Kökeni cehalet, sefalet, rezalete dayanan olayları yaşadıkça düşünceler de kirleniyor.
Ortaçağ Yunanlı âlimlerin koyduğu tespitle; (paranous) yani akıl kaçması, delilik oluşuyor..
Her gün değişen gündem içinde, güzellikleri akıl dolu işleri, alkışlanacak hizmetleri bile unutuyoruz.
Çamlıca’daki tünel en çarpıcı örneği.
* * *
İstanbul Şile otoyolu üzerinde 50 metrelik tünel bulununca devlet-millet ayağa kalktı.
Jandarma, bölgeyi çevirdi.
Polis, parmak izi peşine düştü.
Milli İstihbarat, çevre halkını takibe aldı.
Belediye, kanal görüntüleme robotlarını taşıdı.

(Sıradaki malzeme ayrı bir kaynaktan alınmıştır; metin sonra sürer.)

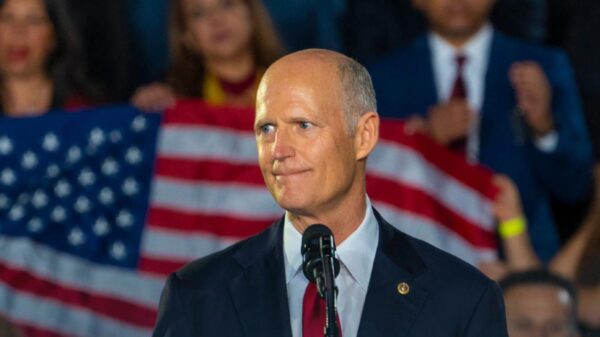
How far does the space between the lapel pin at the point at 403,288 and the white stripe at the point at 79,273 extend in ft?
8.49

Medya canlı yayın araçlarını yerleştirildi.
Üç gün üç gece konuşuldu, yazıldı.
“Sır tünel… Suikast tüneli… Gizemli tünel…”
Olay, bölgedeki hastaneyi açacak Başbakan’ı öldürme amaçlı senaryoya kadar dayandırıldı.
* * *
Mahallenin yaşlısı ortaya çıkıp;
‘Osmanlının su galerisidir. Başka bir şey değil !’ demese…
Belki DSİ’den, TCDD’ye kadar devletin ne kadar kurumu varsa karışacak, el atacaktı.
Bu gerçekle kepçe-dozer tünelin üzerini kapayınca, bir toplumsal paranoya ortadan kalktı.
Yani Yunanlıların paranous dediği akıl kaçıklığının ahalimizi kapsayanı…
* * *
Kapatıp, üzerini ezdiğimiz o tünel var ya…
Yaklaşık 560 yıl önce yapılmış.
Osmanlı fetihle birlikte kentin su ihtiyacını karşılamak için yamaçlara galeriler açmış.
Dört bir yana kilometrelerce inşa edilmiş,
Toplanan suları buradan geçirip çeşmelere taşımış.
Pompalama-terfi işlemi o dönemde mümkün olmadığından yerçekiminden yararlanılmış.
Galerilere hassas eğim verilerek tek bir taş yosun tutmamış.
Su çarptıkça arınmış, temizlenmiş;
İstanbul böylece çeşmeler şehri olarak ünlenmiş.